A commanding presence and key on set pieces at both ends, perceived doubts about Zimmerman’s ability to distribute incisively out of defense – “the narratives always get tossed around,” he noted ruefully on Monday – earlier in his career have dwindled of late. While Zimmerman maintains that he’s not thinking or doing anything dramatically different these days, he seems to have grown and developed from his stint in LAFC’s proactive system as well as his role as a foundational piece in Nashville’s expansion project.
“Beginning at LAFC, where it was a possession-based team, I obviously worked on that. When Gregg took over for the national team that was a big emphasis, and so that's when it started,” said Zimmerman, “really focusing on making line-breaking passes, challenging myself in that area of my game.
“So I don't think it's anything where I'm coming into camp thinking ‘Oh, I need to make some line-breaking passes to earn a spot on the team!’ It's just playing my game and trying to be consistent, trying to play within my strengths.”
He’s aware, and amused, that the USMNT’s extremely youthful composition makes him relatively grizzled at age 28, with 21 caps, a perspective Berhalter values. On track to earn his sixth start of the year in Tuesday's rematch with the Reggae Boyz, the superb timing of his current form certainly carries the air of a savvy veteran.
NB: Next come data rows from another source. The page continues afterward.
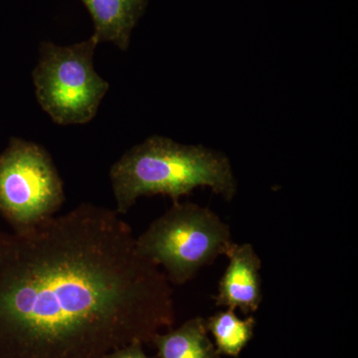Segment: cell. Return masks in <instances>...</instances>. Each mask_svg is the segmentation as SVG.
<instances>
[{
  "label": "cell",
  "mask_w": 358,
  "mask_h": 358,
  "mask_svg": "<svg viewBox=\"0 0 358 358\" xmlns=\"http://www.w3.org/2000/svg\"><path fill=\"white\" fill-rule=\"evenodd\" d=\"M115 210L0 231V358H107L176 319L171 282Z\"/></svg>",
  "instance_id": "cell-1"
},
{
  "label": "cell",
  "mask_w": 358,
  "mask_h": 358,
  "mask_svg": "<svg viewBox=\"0 0 358 358\" xmlns=\"http://www.w3.org/2000/svg\"><path fill=\"white\" fill-rule=\"evenodd\" d=\"M120 215L128 213L141 196L166 195L173 202L197 187H208L230 201L238 192L229 159L204 145H182L152 136L134 145L110 171Z\"/></svg>",
  "instance_id": "cell-2"
},
{
  "label": "cell",
  "mask_w": 358,
  "mask_h": 358,
  "mask_svg": "<svg viewBox=\"0 0 358 358\" xmlns=\"http://www.w3.org/2000/svg\"><path fill=\"white\" fill-rule=\"evenodd\" d=\"M143 257L164 273L171 284L185 285L205 266L225 255L232 245L229 225L215 212L192 202H173L136 237Z\"/></svg>",
  "instance_id": "cell-3"
},
{
  "label": "cell",
  "mask_w": 358,
  "mask_h": 358,
  "mask_svg": "<svg viewBox=\"0 0 358 358\" xmlns=\"http://www.w3.org/2000/svg\"><path fill=\"white\" fill-rule=\"evenodd\" d=\"M96 46L92 36L69 46L41 43L33 83L39 105L56 124H84L95 117L110 87L94 67Z\"/></svg>",
  "instance_id": "cell-4"
},
{
  "label": "cell",
  "mask_w": 358,
  "mask_h": 358,
  "mask_svg": "<svg viewBox=\"0 0 358 358\" xmlns=\"http://www.w3.org/2000/svg\"><path fill=\"white\" fill-rule=\"evenodd\" d=\"M64 199L62 179L48 152L11 138L0 155V214L13 230L55 215Z\"/></svg>",
  "instance_id": "cell-5"
},
{
  "label": "cell",
  "mask_w": 358,
  "mask_h": 358,
  "mask_svg": "<svg viewBox=\"0 0 358 358\" xmlns=\"http://www.w3.org/2000/svg\"><path fill=\"white\" fill-rule=\"evenodd\" d=\"M226 256L229 264L219 282L216 306L245 315L257 312L263 299L260 257L249 243L233 244Z\"/></svg>",
  "instance_id": "cell-6"
},
{
  "label": "cell",
  "mask_w": 358,
  "mask_h": 358,
  "mask_svg": "<svg viewBox=\"0 0 358 358\" xmlns=\"http://www.w3.org/2000/svg\"><path fill=\"white\" fill-rule=\"evenodd\" d=\"M94 22L92 37L98 42H110L124 51L131 33L145 14L148 0H81Z\"/></svg>",
  "instance_id": "cell-7"
},
{
  "label": "cell",
  "mask_w": 358,
  "mask_h": 358,
  "mask_svg": "<svg viewBox=\"0 0 358 358\" xmlns=\"http://www.w3.org/2000/svg\"><path fill=\"white\" fill-rule=\"evenodd\" d=\"M152 341L159 358H220L202 317H193L166 334H157Z\"/></svg>",
  "instance_id": "cell-8"
},
{
  "label": "cell",
  "mask_w": 358,
  "mask_h": 358,
  "mask_svg": "<svg viewBox=\"0 0 358 358\" xmlns=\"http://www.w3.org/2000/svg\"><path fill=\"white\" fill-rule=\"evenodd\" d=\"M256 320L253 317L242 320L234 310L219 312L206 320L208 333L213 336L220 355L237 357L253 338Z\"/></svg>",
  "instance_id": "cell-9"
},
{
  "label": "cell",
  "mask_w": 358,
  "mask_h": 358,
  "mask_svg": "<svg viewBox=\"0 0 358 358\" xmlns=\"http://www.w3.org/2000/svg\"><path fill=\"white\" fill-rule=\"evenodd\" d=\"M107 358H148L141 348V343H133L115 350Z\"/></svg>",
  "instance_id": "cell-10"
}]
</instances>
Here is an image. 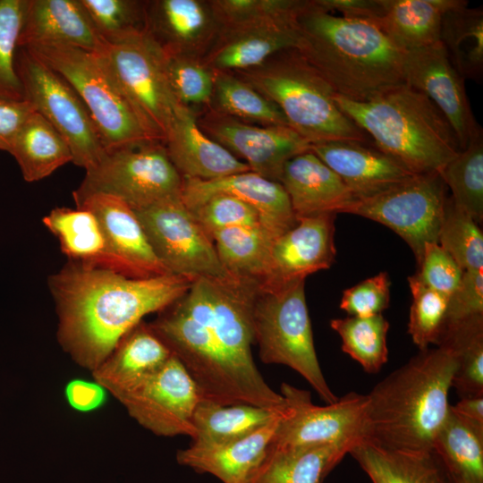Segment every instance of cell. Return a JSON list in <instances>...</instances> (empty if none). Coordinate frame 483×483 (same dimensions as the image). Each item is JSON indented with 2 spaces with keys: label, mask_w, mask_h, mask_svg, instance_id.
<instances>
[{
  "label": "cell",
  "mask_w": 483,
  "mask_h": 483,
  "mask_svg": "<svg viewBox=\"0 0 483 483\" xmlns=\"http://www.w3.org/2000/svg\"><path fill=\"white\" fill-rule=\"evenodd\" d=\"M258 283L230 275L198 278L150 327L181 361L203 400L284 411V396L257 368L251 306Z\"/></svg>",
  "instance_id": "1"
},
{
  "label": "cell",
  "mask_w": 483,
  "mask_h": 483,
  "mask_svg": "<svg viewBox=\"0 0 483 483\" xmlns=\"http://www.w3.org/2000/svg\"><path fill=\"white\" fill-rule=\"evenodd\" d=\"M193 281L173 274L132 278L72 261L49 279L59 343L92 372L145 316L174 304Z\"/></svg>",
  "instance_id": "2"
},
{
  "label": "cell",
  "mask_w": 483,
  "mask_h": 483,
  "mask_svg": "<svg viewBox=\"0 0 483 483\" xmlns=\"http://www.w3.org/2000/svg\"><path fill=\"white\" fill-rule=\"evenodd\" d=\"M456 366L454 352L439 345L420 350L379 381L366 394L362 440L390 451L431 453Z\"/></svg>",
  "instance_id": "3"
},
{
  "label": "cell",
  "mask_w": 483,
  "mask_h": 483,
  "mask_svg": "<svg viewBox=\"0 0 483 483\" xmlns=\"http://www.w3.org/2000/svg\"><path fill=\"white\" fill-rule=\"evenodd\" d=\"M298 51L337 95L366 101L403 81L400 49L377 24L335 16L306 0L297 14Z\"/></svg>",
  "instance_id": "4"
},
{
  "label": "cell",
  "mask_w": 483,
  "mask_h": 483,
  "mask_svg": "<svg viewBox=\"0 0 483 483\" xmlns=\"http://www.w3.org/2000/svg\"><path fill=\"white\" fill-rule=\"evenodd\" d=\"M335 100L377 149L413 174H439L461 151L442 112L405 83L366 101L337 94Z\"/></svg>",
  "instance_id": "5"
},
{
  "label": "cell",
  "mask_w": 483,
  "mask_h": 483,
  "mask_svg": "<svg viewBox=\"0 0 483 483\" xmlns=\"http://www.w3.org/2000/svg\"><path fill=\"white\" fill-rule=\"evenodd\" d=\"M233 73L272 101L288 126L310 145L337 140L372 143L338 107L334 89L298 49L280 51L258 66Z\"/></svg>",
  "instance_id": "6"
},
{
  "label": "cell",
  "mask_w": 483,
  "mask_h": 483,
  "mask_svg": "<svg viewBox=\"0 0 483 483\" xmlns=\"http://www.w3.org/2000/svg\"><path fill=\"white\" fill-rule=\"evenodd\" d=\"M251 324L262 362L291 368L327 404L338 399L325 379L316 353L305 280L275 287L258 285L251 306Z\"/></svg>",
  "instance_id": "7"
},
{
  "label": "cell",
  "mask_w": 483,
  "mask_h": 483,
  "mask_svg": "<svg viewBox=\"0 0 483 483\" xmlns=\"http://www.w3.org/2000/svg\"><path fill=\"white\" fill-rule=\"evenodd\" d=\"M22 48L75 89L89 111L107 153L155 140L98 54L59 45Z\"/></svg>",
  "instance_id": "8"
},
{
  "label": "cell",
  "mask_w": 483,
  "mask_h": 483,
  "mask_svg": "<svg viewBox=\"0 0 483 483\" xmlns=\"http://www.w3.org/2000/svg\"><path fill=\"white\" fill-rule=\"evenodd\" d=\"M182 178L161 141H148L109 152L86 170L73 191L75 203L94 193L115 196L133 210L182 197Z\"/></svg>",
  "instance_id": "9"
},
{
  "label": "cell",
  "mask_w": 483,
  "mask_h": 483,
  "mask_svg": "<svg viewBox=\"0 0 483 483\" xmlns=\"http://www.w3.org/2000/svg\"><path fill=\"white\" fill-rule=\"evenodd\" d=\"M15 71L24 99L46 118L68 144L72 162L88 170L107 154L89 111L71 84L22 47Z\"/></svg>",
  "instance_id": "10"
},
{
  "label": "cell",
  "mask_w": 483,
  "mask_h": 483,
  "mask_svg": "<svg viewBox=\"0 0 483 483\" xmlns=\"http://www.w3.org/2000/svg\"><path fill=\"white\" fill-rule=\"evenodd\" d=\"M439 174H417L375 194L355 198L342 213L380 223L411 249L417 262L427 242H437L448 198Z\"/></svg>",
  "instance_id": "11"
},
{
  "label": "cell",
  "mask_w": 483,
  "mask_h": 483,
  "mask_svg": "<svg viewBox=\"0 0 483 483\" xmlns=\"http://www.w3.org/2000/svg\"><path fill=\"white\" fill-rule=\"evenodd\" d=\"M149 135L164 143L181 105L165 76L156 45L142 34L97 53Z\"/></svg>",
  "instance_id": "12"
},
{
  "label": "cell",
  "mask_w": 483,
  "mask_h": 483,
  "mask_svg": "<svg viewBox=\"0 0 483 483\" xmlns=\"http://www.w3.org/2000/svg\"><path fill=\"white\" fill-rule=\"evenodd\" d=\"M134 211L156 256L170 274L192 280L231 275L223 267L212 239L182 197Z\"/></svg>",
  "instance_id": "13"
},
{
  "label": "cell",
  "mask_w": 483,
  "mask_h": 483,
  "mask_svg": "<svg viewBox=\"0 0 483 483\" xmlns=\"http://www.w3.org/2000/svg\"><path fill=\"white\" fill-rule=\"evenodd\" d=\"M288 411L282 418L267 450L287 451L353 444L363 439L366 394L350 392L326 406L311 402L309 391L283 383L280 393Z\"/></svg>",
  "instance_id": "14"
},
{
  "label": "cell",
  "mask_w": 483,
  "mask_h": 483,
  "mask_svg": "<svg viewBox=\"0 0 483 483\" xmlns=\"http://www.w3.org/2000/svg\"><path fill=\"white\" fill-rule=\"evenodd\" d=\"M200 392L173 354L120 402L140 426L160 436H195L193 414Z\"/></svg>",
  "instance_id": "15"
},
{
  "label": "cell",
  "mask_w": 483,
  "mask_h": 483,
  "mask_svg": "<svg viewBox=\"0 0 483 483\" xmlns=\"http://www.w3.org/2000/svg\"><path fill=\"white\" fill-rule=\"evenodd\" d=\"M206 135L244 162L250 171L280 181L284 165L310 150V144L288 125H259L221 114L210 109L198 113Z\"/></svg>",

“It’s kind of funny even to say ‘older guys,’” Zimmerman noted, “looking at Zack [Steffen], DeAndre [Yedlin] and myself as the older guys, and we aren't even 30. So it's tossed around like we're old, but we're still feeling great, in the prime of our careers, and now it's just about getting the collective together. And the talent is certainly deep at this point in time and we’ve got to capitalize on that.”